:: Exercise material

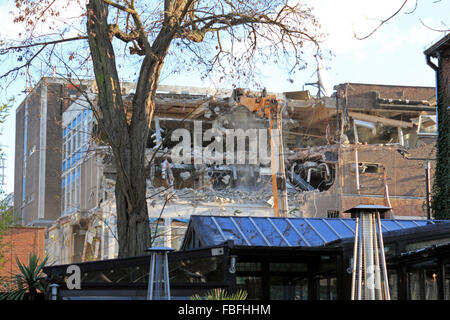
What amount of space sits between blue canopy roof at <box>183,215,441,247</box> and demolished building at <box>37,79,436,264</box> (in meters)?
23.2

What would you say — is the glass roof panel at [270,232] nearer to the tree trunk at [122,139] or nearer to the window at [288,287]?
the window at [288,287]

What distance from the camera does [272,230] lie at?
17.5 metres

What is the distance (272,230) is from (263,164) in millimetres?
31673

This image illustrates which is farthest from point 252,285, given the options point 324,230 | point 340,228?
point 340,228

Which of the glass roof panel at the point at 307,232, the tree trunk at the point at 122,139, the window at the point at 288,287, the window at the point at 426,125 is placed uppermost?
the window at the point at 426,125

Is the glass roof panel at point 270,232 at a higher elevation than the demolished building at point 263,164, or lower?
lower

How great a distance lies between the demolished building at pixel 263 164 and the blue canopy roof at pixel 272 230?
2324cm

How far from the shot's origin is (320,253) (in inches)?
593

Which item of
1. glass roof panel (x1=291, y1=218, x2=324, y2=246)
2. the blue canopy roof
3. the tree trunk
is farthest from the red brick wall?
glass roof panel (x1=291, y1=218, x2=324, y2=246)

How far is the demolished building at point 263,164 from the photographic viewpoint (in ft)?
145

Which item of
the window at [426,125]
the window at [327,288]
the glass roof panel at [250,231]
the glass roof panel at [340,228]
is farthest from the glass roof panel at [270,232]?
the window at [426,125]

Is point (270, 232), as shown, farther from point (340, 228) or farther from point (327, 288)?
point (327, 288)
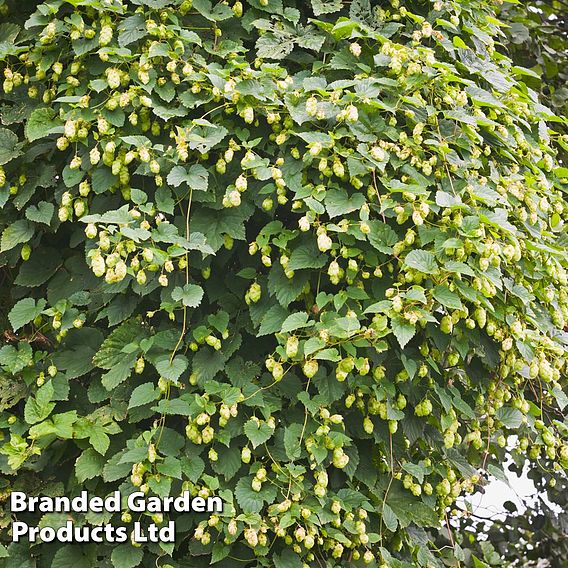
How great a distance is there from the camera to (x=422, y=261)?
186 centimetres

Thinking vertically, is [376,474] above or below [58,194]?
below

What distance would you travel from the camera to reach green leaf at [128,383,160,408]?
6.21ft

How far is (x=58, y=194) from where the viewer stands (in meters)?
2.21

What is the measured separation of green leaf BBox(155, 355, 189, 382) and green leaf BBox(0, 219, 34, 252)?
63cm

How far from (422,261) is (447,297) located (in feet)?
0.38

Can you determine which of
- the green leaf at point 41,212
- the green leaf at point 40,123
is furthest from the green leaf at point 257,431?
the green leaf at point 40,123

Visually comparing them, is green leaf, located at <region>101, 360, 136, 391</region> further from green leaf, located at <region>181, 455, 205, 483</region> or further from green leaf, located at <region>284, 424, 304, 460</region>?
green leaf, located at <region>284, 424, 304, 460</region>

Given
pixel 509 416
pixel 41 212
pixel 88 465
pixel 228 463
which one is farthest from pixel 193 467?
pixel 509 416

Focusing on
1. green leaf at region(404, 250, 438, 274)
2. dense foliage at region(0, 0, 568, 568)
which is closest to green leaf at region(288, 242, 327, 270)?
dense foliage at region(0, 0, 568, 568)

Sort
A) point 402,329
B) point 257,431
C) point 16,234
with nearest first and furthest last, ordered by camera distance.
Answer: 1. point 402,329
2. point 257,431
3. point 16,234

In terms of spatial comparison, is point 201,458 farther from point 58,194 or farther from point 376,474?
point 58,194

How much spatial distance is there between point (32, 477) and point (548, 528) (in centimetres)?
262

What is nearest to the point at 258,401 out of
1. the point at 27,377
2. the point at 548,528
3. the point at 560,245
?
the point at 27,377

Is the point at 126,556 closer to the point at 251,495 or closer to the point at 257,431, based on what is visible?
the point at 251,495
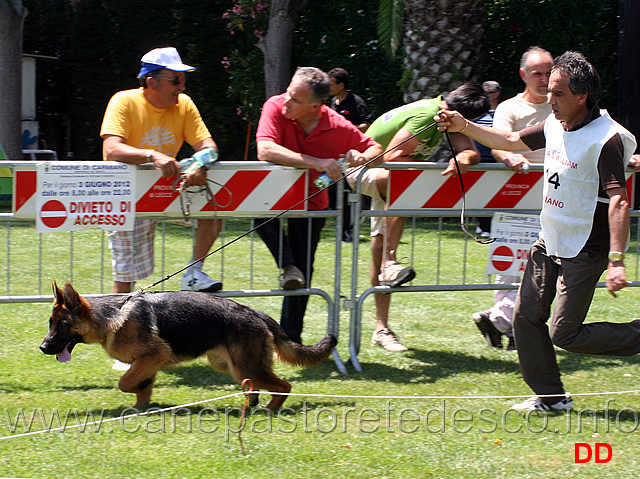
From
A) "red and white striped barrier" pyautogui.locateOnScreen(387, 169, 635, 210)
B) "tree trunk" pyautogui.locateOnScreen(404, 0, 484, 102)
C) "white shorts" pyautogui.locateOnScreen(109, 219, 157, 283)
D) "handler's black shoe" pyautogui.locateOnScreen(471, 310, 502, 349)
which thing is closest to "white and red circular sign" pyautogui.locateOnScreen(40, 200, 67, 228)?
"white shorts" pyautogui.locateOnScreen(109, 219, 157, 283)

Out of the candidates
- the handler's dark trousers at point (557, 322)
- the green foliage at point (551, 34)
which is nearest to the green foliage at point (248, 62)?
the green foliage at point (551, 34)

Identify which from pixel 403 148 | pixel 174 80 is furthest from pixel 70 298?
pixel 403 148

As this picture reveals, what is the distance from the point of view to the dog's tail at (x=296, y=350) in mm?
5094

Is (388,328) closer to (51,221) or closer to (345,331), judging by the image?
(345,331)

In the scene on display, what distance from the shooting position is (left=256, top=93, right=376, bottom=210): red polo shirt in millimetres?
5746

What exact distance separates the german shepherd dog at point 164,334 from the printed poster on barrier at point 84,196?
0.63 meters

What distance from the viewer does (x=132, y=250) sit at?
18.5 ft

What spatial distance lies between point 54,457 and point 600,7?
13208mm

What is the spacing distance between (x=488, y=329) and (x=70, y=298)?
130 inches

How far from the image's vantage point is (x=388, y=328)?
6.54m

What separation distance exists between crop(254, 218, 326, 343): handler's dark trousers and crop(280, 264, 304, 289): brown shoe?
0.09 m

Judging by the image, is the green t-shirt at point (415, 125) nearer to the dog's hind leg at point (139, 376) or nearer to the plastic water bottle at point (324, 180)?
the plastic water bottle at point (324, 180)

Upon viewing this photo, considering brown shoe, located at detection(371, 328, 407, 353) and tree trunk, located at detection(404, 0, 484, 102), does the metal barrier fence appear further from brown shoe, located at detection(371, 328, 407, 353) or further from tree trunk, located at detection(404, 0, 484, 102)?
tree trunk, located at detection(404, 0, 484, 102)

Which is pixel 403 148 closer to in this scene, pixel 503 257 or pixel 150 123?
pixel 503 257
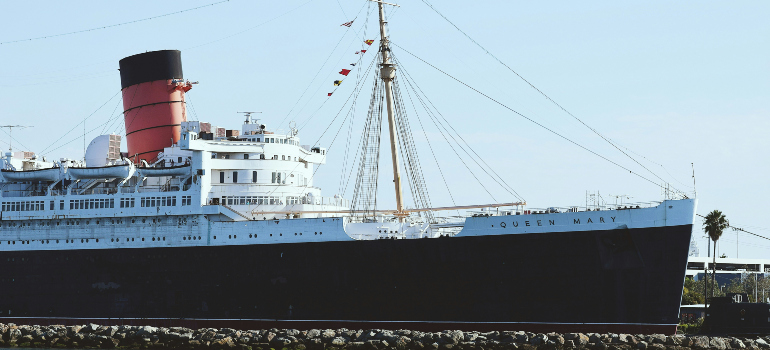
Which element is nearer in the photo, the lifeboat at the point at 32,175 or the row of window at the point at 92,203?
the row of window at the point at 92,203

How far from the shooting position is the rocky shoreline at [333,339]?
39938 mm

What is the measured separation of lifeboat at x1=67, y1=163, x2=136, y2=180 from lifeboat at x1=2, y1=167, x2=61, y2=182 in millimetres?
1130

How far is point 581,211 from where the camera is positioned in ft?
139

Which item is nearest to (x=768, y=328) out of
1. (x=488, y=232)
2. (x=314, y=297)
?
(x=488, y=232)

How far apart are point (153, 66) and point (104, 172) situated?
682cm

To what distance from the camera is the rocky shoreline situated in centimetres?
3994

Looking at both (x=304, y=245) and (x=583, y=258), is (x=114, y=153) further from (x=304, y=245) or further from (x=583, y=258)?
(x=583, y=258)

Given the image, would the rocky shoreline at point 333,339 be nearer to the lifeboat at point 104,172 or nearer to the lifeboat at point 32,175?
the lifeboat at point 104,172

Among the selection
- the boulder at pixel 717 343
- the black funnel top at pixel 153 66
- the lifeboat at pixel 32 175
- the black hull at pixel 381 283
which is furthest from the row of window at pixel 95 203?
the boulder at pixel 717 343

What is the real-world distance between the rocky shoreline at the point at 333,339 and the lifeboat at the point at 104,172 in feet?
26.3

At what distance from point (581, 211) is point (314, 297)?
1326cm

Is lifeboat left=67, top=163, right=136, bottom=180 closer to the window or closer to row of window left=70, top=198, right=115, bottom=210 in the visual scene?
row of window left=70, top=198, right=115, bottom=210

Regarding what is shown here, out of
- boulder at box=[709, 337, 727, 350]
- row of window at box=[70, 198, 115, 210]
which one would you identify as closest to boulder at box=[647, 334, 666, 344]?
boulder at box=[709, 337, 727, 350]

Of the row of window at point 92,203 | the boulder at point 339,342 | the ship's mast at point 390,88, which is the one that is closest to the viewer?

::::

Set problem: Can you retype every record above exactly, leaving out the pictures?

Response to this exercise:
What amount of space sits between blue canopy roof at <box>183,215,441,247</box> and demolished building at <box>37,79,436,264</box> (in meters)?
23.2

What would you say — is the glass roof panel at [270,232] nearer to the tree trunk at [122,139] or nearer to the window at [288,287]?
the window at [288,287]

What distance from the camera does [272,230] lie at?
17.5 metres

What is the distance (272,230) is from (263,164) in millimetres?
31673

This image illustrates which is farthest from point 252,285, given the options point 324,230 | point 340,228?
point 340,228

Which of the glass roof panel at the point at 307,232, the tree trunk at the point at 122,139, the window at the point at 288,287, the window at the point at 426,125 is placed uppermost?
the window at the point at 426,125

Is the glass roof panel at point 270,232 at a higher elevation than the demolished building at point 263,164, or lower?
lower

How great a distance lies between the demolished building at pixel 263 164 and the blue canopy roof at pixel 272 230?
2324cm

How far from the shot's origin is (320,253) (in inches)?
593

Which item of
1. glass roof panel (x1=291, y1=218, x2=324, y2=246)
2. the blue canopy roof
3. the tree trunk
is farthest from the red brick wall?
glass roof panel (x1=291, y1=218, x2=324, y2=246)

How far is the demolished building at point 263,164 from the photographic viewpoint (in ft)?
145

Which item of
the window at [426,125]
the window at [327,288]
the glass roof panel at [250,231]
the glass roof panel at [340,228]
is farthest from the glass roof panel at [270,232]?
the window at [426,125]

Is point (270, 232), as shown, farther from point (340, 228) or farther from point (327, 288)?
point (327, 288)
How great a distance is there from the camera to (x=422, y=261)?
186 centimetres

Thinking vertically, is [376,474] above or below [58,194]?
below

What distance would you travel from the camera to reach green leaf at [128,383,160,408]?
6.21ft

How far is (x=58, y=194) from where the viewer stands (in meters)?
2.21

What is the measured separation of green leaf BBox(155, 355, 189, 382) and green leaf BBox(0, 219, 34, 252)?
63cm

How far from (422,261) is (447,297) located (in feet)?
0.38

Can you determine which of
- the green leaf at point 41,212
- the green leaf at point 40,123
is furthest from the green leaf at point 257,431?
the green leaf at point 40,123

Visually comparing them, is green leaf, located at <region>101, 360, 136, 391</region> further from green leaf, located at <region>181, 455, 205, 483</region> or further from green leaf, located at <region>284, 424, 304, 460</region>?
green leaf, located at <region>284, 424, 304, 460</region>

Given
pixel 509 416
pixel 41 212
pixel 88 465
pixel 228 463
which one is farthest from pixel 193 467?
pixel 509 416

Focusing on
1. green leaf at region(404, 250, 438, 274)
2. dense foliage at region(0, 0, 568, 568)
which is closest to green leaf at region(288, 242, 327, 270)?
dense foliage at region(0, 0, 568, 568)

Sort
A) point 402,329
B) point 257,431
C) point 16,234
with nearest first and furthest last, ordered by camera distance.
Answer: 1. point 402,329
2. point 257,431
3. point 16,234

In terms of spatial comparison, is point 201,458 farther from point 58,194 or farther from point 376,474?
point 58,194

How much spatial distance is there between point (32, 477) and point (548, 528) (in centimetres)?
262

What is nearest to the point at 258,401 out of
1. the point at 27,377
2. the point at 548,528
3. the point at 560,245
?
the point at 27,377

Is the point at 126,556 closer to the point at 251,495 or closer to the point at 257,431, based on what is visible?
the point at 251,495
From
A) "red and white striped barrier" pyautogui.locateOnScreen(387, 169, 635, 210)
B) "tree trunk" pyautogui.locateOnScreen(404, 0, 484, 102)
C) "white shorts" pyautogui.locateOnScreen(109, 219, 157, 283)
D) "handler's black shoe" pyautogui.locateOnScreen(471, 310, 502, 349)
which thing is closest to "white and red circular sign" pyautogui.locateOnScreen(40, 200, 67, 228)?
"white shorts" pyautogui.locateOnScreen(109, 219, 157, 283)

Out of the candidates
- the handler's dark trousers at point (557, 322)
- the green foliage at point (551, 34)
which is nearest to the green foliage at point (248, 62)?
the green foliage at point (551, 34)

Identify which from pixel 403 148 | pixel 174 80 is furthest from pixel 70 298?
pixel 403 148

As this picture reveals, what is the distance from the point of view to the dog's tail at (x=296, y=350) in mm?
5094

Is (388,328) closer to (51,221) or closer to (345,331), judging by the image?
(345,331)

In the scene on display, what distance from the shooting position is (left=256, top=93, right=376, bottom=210): red polo shirt in millimetres?
5746

What exact distance separates the german shepherd dog at point 164,334 from the printed poster on barrier at point 84,196?
0.63 meters

What distance from the viewer does (x=132, y=250) sit at?
18.5 ft

What spatial distance lies between point 54,457 and point 600,7?
13208mm

What is the spacing distance between (x=488, y=329) and (x=70, y=298)?
130 inches

How far from the image's vantage point is (x=388, y=328)?
6.54m

What separation distance exists between crop(254, 218, 326, 343): handler's dark trousers and crop(280, 264, 304, 289): brown shoe?
0.09 m

Judging by the image, is the green t-shirt at point (415, 125) nearer to the dog's hind leg at point (139, 376) or nearer to the plastic water bottle at point (324, 180)?
the plastic water bottle at point (324, 180)

Upon viewing this photo, considering brown shoe, located at detection(371, 328, 407, 353) and tree trunk, located at detection(404, 0, 484, 102), does the metal barrier fence appear further from brown shoe, located at detection(371, 328, 407, 353) or further from tree trunk, located at detection(404, 0, 484, 102)?
tree trunk, located at detection(404, 0, 484, 102)

Which is pixel 403 148 closer to in this scene, pixel 503 257 or pixel 150 123?
pixel 503 257
Which element is nearer in the photo, the lifeboat at the point at 32,175 or the row of window at the point at 92,203?
the row of window at the point at 92,203

How far from the shooting position is the rocky shoreline at [333,339]?
39938 mm

What is the measured separation of lifeboat at x1=67, y1=163, x2=136, y2=180 from lifeboat at x1=2, y1=167, x2=61, y2=182 in millimetres?
1130

How far is point 581,211 from where the camera is positioned in ft?
139

Which item is nearest to (x=768, y=328) out of
1. (x=488, y=232)
2. (x=314, y=297)
?
(x=488, y=232)

How far apart are point (153, 66) and point (104, 172) situated?
682cm

To what distance from the camera is the rocky shoreline situated in centimetres?
3994

Looking at both (x=304, y=245) and (x=583, y=258), is (x=114, y=153) further from (x=304, y=245) or further from (x=583, y=258)?
(x=583, y=258)

Given the image, would the rocky shoreline at point 333,339 be nearer to the lifeboat at point 104,172 or nearer to the lifeboat at point 32,175?
the lifeboat at point 104,172

Among the selection
- the boulder at pixel 717 343
- the black funnel top at pixel 153 66
- the lifeboat at pixel 32 175
- the black hull at pixel 381 283
which is furthest from the row of window at pixel 95 203?
the boulder at pixel 717 343

What is the real-world distance between the rocky shoreline at the point at 333,339 and the lifeboat at the point at 104,172 in feet?
26.3

At what distance from point (581, 211) is point (314, 297)?
1326cm

Is lifeboat left=67, top=163, right=136, bottom=180 closer to the window or closer to row of window left=70, top=198, right=115, bottom=210 in the visual scene?
row of window left=70, top=198, right=115, bottom=210

Regarding what is shown here, out of
- boulder at box=[709, 337, 727, 350]
- row of window at box=[70, 198, 115, 210]
which one would you identify as closest to boulder at box=[647, 334, 666, 344]?
boulder at box=[709, 337, 727, 350]

Of the row of window at point 92,203 | the boulder at point 339,342 | the ship's mast at point 390,88, which is the one that is closest to the viewer?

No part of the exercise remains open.